▶ **Work item**
Word for word, restate the records that follow.

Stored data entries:

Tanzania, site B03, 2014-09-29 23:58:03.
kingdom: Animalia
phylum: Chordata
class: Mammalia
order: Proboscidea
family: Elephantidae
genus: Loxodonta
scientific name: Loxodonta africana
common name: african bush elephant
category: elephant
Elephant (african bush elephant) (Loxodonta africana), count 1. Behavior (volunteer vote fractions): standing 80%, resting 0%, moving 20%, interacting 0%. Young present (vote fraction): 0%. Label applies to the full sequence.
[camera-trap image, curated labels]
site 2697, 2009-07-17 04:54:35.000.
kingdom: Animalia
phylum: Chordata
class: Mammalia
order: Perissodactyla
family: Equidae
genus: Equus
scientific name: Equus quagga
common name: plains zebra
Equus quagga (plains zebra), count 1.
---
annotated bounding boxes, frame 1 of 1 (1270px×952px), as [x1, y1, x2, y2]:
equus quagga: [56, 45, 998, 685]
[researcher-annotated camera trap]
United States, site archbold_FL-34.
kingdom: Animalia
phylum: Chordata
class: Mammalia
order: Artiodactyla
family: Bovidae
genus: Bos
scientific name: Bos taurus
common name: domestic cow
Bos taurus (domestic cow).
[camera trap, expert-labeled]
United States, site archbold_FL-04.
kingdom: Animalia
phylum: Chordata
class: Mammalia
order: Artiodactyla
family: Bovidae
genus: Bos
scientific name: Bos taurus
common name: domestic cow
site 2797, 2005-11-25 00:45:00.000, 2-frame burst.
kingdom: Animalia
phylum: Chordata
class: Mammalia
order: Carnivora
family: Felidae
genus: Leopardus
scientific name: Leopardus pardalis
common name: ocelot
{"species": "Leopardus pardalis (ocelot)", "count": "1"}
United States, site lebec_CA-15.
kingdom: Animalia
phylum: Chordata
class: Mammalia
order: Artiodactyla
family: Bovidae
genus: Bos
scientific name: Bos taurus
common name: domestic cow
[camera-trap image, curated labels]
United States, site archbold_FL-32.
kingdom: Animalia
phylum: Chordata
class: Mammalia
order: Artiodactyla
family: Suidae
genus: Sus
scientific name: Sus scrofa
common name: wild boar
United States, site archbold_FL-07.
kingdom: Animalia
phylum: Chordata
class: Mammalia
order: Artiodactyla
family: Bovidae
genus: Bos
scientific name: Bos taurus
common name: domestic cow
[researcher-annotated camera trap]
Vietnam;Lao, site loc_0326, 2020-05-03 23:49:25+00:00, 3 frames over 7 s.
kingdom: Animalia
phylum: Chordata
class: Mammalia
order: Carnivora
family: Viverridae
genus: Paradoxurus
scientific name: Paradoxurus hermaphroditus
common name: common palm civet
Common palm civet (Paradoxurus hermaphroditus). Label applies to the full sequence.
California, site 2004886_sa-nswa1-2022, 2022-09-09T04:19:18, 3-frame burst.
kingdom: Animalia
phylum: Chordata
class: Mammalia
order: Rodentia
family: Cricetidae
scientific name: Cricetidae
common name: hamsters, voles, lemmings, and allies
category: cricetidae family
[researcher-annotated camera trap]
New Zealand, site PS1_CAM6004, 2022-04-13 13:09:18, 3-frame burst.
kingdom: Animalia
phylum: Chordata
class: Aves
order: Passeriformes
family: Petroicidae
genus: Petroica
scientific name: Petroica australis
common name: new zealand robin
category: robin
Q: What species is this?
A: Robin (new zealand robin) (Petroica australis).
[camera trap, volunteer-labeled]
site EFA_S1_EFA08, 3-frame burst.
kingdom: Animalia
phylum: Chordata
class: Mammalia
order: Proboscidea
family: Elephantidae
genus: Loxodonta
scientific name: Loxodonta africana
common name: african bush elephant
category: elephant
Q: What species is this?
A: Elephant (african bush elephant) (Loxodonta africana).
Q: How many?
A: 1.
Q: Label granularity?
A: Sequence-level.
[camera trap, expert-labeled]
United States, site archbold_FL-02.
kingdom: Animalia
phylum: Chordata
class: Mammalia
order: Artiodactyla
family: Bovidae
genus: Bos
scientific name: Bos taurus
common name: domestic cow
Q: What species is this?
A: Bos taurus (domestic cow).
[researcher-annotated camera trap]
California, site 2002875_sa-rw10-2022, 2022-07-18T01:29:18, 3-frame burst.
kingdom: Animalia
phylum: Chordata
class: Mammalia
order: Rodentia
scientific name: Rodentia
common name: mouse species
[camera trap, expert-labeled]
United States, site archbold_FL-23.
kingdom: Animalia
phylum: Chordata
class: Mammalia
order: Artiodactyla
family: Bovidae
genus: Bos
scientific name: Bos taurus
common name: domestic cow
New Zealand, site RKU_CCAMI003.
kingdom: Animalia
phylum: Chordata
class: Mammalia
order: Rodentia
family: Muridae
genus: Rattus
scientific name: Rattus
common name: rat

▶ **Completed exercise**
Tanzania, site B03, 2014-09-29 23:58:03.
kingdom: Animalia
phylum: Chordata
class: Mammalia
order: Proboscidea
family: Elephantidae
genus: Loxodonta
scientific name: Loxodonta africana
common name: african bush elephant
category: elephant
Elephant (african bush elephant) (Loxodonta africana), count 1. Behavior (volunteer vote fractions): standing 80%, resting 0%, moving 20%, interacting 0%. Young present (vote fraction): 0%. Label applies to the full sequence.
[camera-trap image, curated labels]
site 2697, 2009-07-17 04:54:35.000.
kingdom: Animalia
phylum: Chordata
class: Mammalia
order: Perissodactyla
family: Equidae
genus: Equus
scientific name: Equus quagga
common name: plains zebra
Equus quagga (plains zebra), count 1.
---
annotated bounding boxes, frame 1 of 1 (1270px×952px), as [x1, y1, x2, y2]:
equus quagga: [56, 45, 998, 685]
[researcher-annotated camera trap]
United States, site archbold_FL-34.
kingdom: Animalia
phylum: Chordata
class: Mammalia
order: Artiodactyla
family: Bovidae
genus: Bos
scientific name: Bos taurus
common name: domestic cow
Bos taurus (domestic cow).
[camera trap, expert-labeled]
United States, site archbold_FL-04.
kingdom: Animalia
phylum: Chordata
class: Mammalia
order: Artiodactyla
family: Bovidae
genus: Bos
scientific name: Bos taurus
common name: domestic cow
site 2797, 2005-11-25 00:45:00.000, 2-frame burst.
kingdom: Animalia
phylum: Chordata
class: Mammalia
order: Carnivora
family: Felidae
genus: Leopardus
scientific name: Leopardus pardalis
common name: ocelot
{"species": "Leopardus pardalis (ocelot)", "count": "1"}
United States, site lebec_CA-15.
kingdom: Animalia
phylum: Chordata
class: Mammalia
order: Artiodactyla
family: Bovidae
genus: Bos
scientific name: Bos taurus
common name: domestic cow
[camera-trap image, curated labels]
United States, site archbold_FL-32.
kingdom: Animalia
phylum: Chordata
class: Mammalia
order: Artiodactyla
family: Suidae
genus: Sus
scientific name: Sus scrofa
common name: wild boar
United States, site archbold_FL-07.
kingdom: Animalia
phylum: Chordata
class: Mammalia
order: Artiodactyla
family: Bovidae
genus: Bos
scientific name: Bos taurus
common name: domestic cow
[researcher-annotated camera trap]
Vietnam;Lao, site loc_0326, 2020-05-03 23:49:25+00:00, 3 frames over 7 s.
kingdom: Animalia
phylum: Chordata
class: Mammalia
order: Carnivora
family: Viverridae
genus: Paradoxurus
scientific name: Paradoxurus hermaphroditus
common name: common palm civet
Common palm civet (Paradoxurus hermaphroditus). Label applies to the full sequence.
California, site 2004886_sa-nswa1-2022, 2022-09-09T04:19:18, 3-frame burst.
kingdom: Animalia
phylum: Chordata
class: Mammalia
order: Rodentia
family: Cricetidae
scientific name: Cricetidae
common name: hamsters, voles, lemmings, and allies
category: cricetidae family
[researcher-annotated camera trap]
New Zealand, site PS1_CAM6004, 2022-04-13 13:09:18, 3-frame burst.
kingdom: Animalia
phylum: Chordata
class: Aves
order: Passeriformes
family: Petroicidae
genus: Petroica
scientific name: Petroica australis
common name: new zealand robin
category: robin
Q: What species is this?
A: Robin (new zealand robin) (Petroica australis).
[camera trap, volunteer-labeled]
site EFA_S1_EFA08, 3-frame burst.
kingdom: Animalia
phylum: Chordata
class: Mammalia
order: Proboscidea
family: Elephantidae
genus: Loxodonta
scientific name: Loxodonta africana
common name: african bush elephant
category: elephant
Q: What species is this?
A: Elephant (african bush elephant) (Loxodonta africana).
Q: How many?
A: 1.
Q: Label granularity?
A: Sequence-level.
[camera trap, expert-labeled]
United States, site archbold_FL-02.
kingdom: Animalia
phylum: Chordata
class: Mammalia
order: Artiodactyla
family: Bovidae
genus: Bos
scientific name: Bos taurus
common name: domestic cow
Q: What species is this?
A: Bos taurus (domestic cow).
[researcher-annotated camera trap]
California, site 2002875_sa-rw10-2022, 2022-07-18T01:29:18, 3-frame burst.
kingdom: Animalia
phylum: Chordata
class: Mammalia
order: Rodentia
scientific name: Rodentia
common name: mouse species
[camera trap, expert-labeled]
United States, site archbold_FL-23.
kingdom: Animalia
phylum: Chordata
class: Mammalia
order: Artiodactyla
family: Bovidae
genus: Bos
scientific name: Bos taurus
common name: domestic cow
New Zealand, site RKU_CCAMI003.
kingdom: Animalia
phylum: Chordata
class: Mammalia
order: Rodentia
family: Muridae
genus: Rattus
scientific name: Rattus
common name: rat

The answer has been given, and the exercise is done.